• La spiritualité, qu'est-ce que c'est ?

    Commençons par donner la définition du dictionnaire (Larousse) au mot « spirituel » :

    1. Qui est de l’ordre de l’esprit, de l’âme. 2. Relatif au domaine de l’esprit, de l’intelligence, de la morale. 3. Relatif à la religion, à l’Eglise.

    Tout cela est trop vaste et flou. Essayons plutôt de préciser la définition à partir de la religion, quitte ensuite à élargir le propos.

    Le sens du mot spiritualité pourrait venir de ce mot du Christ au Jardin des Oliviers, alors que ses disciples se sont endormis et que les bourreaux ne sont pas loin : « Veillez donc, car l’Esprit est fort, mais la chair est faible ». (dans Matthieu et Marc). L’Esprit serait ici la relation avec Dieu, opposée à la chair, qui symbolise les tentations diverses dans lesquelles le pécheur tombe parfois (ici s’endormir au lieu de soutenir le Maître).
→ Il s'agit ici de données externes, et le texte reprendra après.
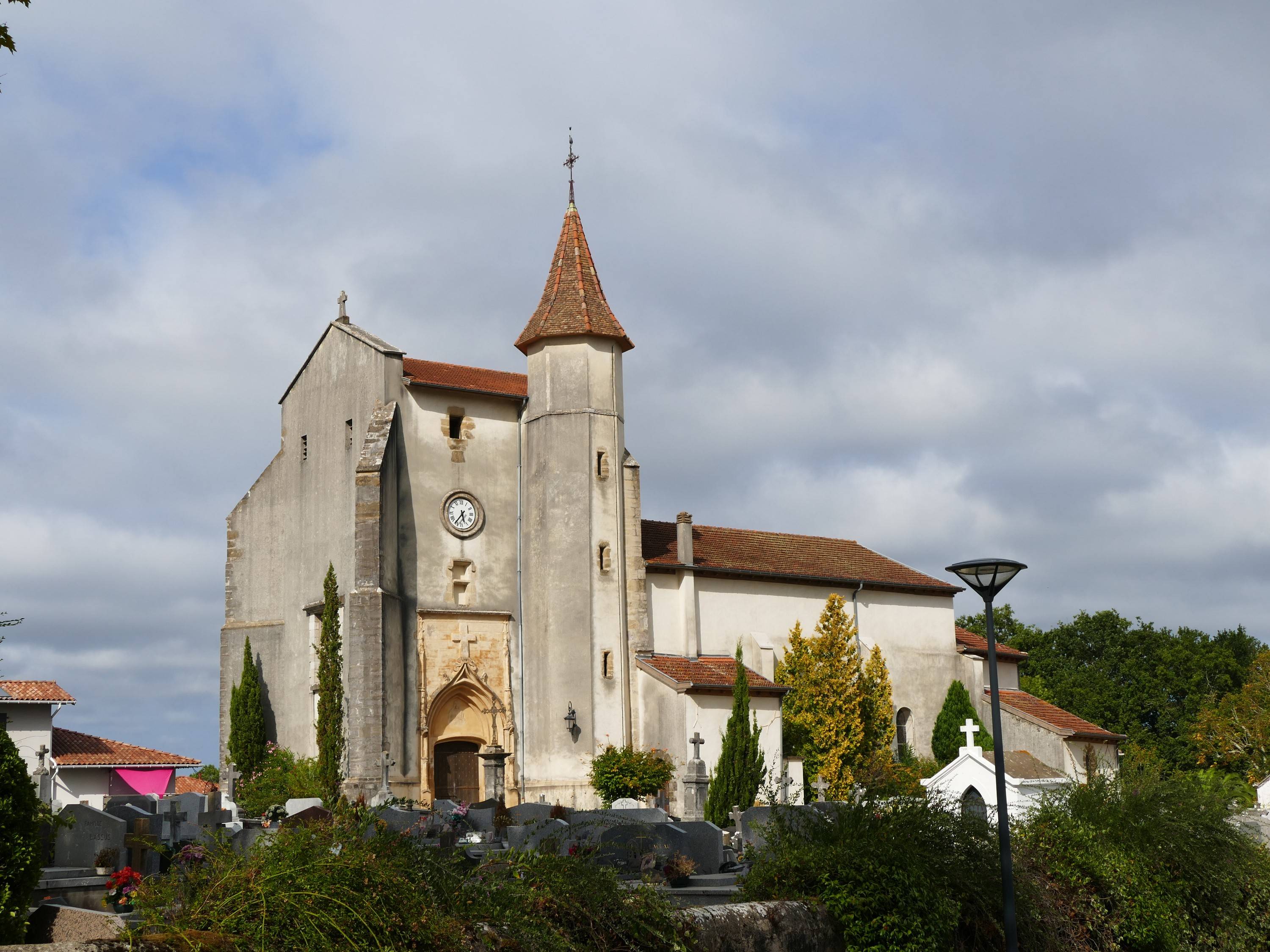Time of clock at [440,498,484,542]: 5:36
La « Spiritualité » décrite ici comporte donc deux volets : une relation à ce qui dépasse l’Homme, et une nécessité de veiller à ne pas faire le mal (ce qu’on ne voudrait pas qu’on vous fasse), ou, si l’on veut, le « péché » (mot consubstantiel à toutes les religions monothéistes).

    A l’intérieur des religions chrétiennes, on peut distinguer plusieurs spiritualités, correspondant à diverses sensations du Monde et de la société : pour les catholiques, par exemple la Franciscaine (émerveillement devant la nature),  la Jésuite (« Ignacienne », tournée vers l’action), la Dominicaine (tournée vers la prédication, le débat)… pour les protestants, par exemple la Luthérienne (qui laisse plus de place à l’adhésion individuelle plutôt que collective) …etc… Il y a aussi la tendance « mystique » : autoflagellations, enfermement dans des monastères, vies d’ermite… Les adorations d’objets sacrés, de reliques de Saints, de « médailles miraculeuses » relèvent plutôt du fétichisme.

    N’étant pas musulman, ni Juif, je suppose néanmoins que ce qui vaut pour le christianisme vaut aussi pour ces deux religions : il y a différentes spiritualités. Une récente visite dans la Turquie des soufis me conforte dans cette idée.

    La spiritualité se distingue de la Pensée des philosophes et des scientifiques, pour lesquels la relation à Dieu (ou, pour parler autrement, à la Nature) est l’analyse rationnelle de Sa création mais sans référence au mal (remarque prise dans Wikipédia).

    On l’a dit : la  Spiritualité » n’est pas nécessairement liée à une religion. Il y a une « Spiritualité laïque » et il y en a même beaucoup ! Citons en quelques-unes.

    Tout d’abord, prenons le cas des Agnostiques : ils reconnaissent en général qu’il y a quelque chose au-dessus de l’Humain, une « transcendance », sans qu’ils désirent aller plus loin, et ils peuvent parfois en déduire une conduite de vie, et donc avoir ou plutôt suivre une spiritualité.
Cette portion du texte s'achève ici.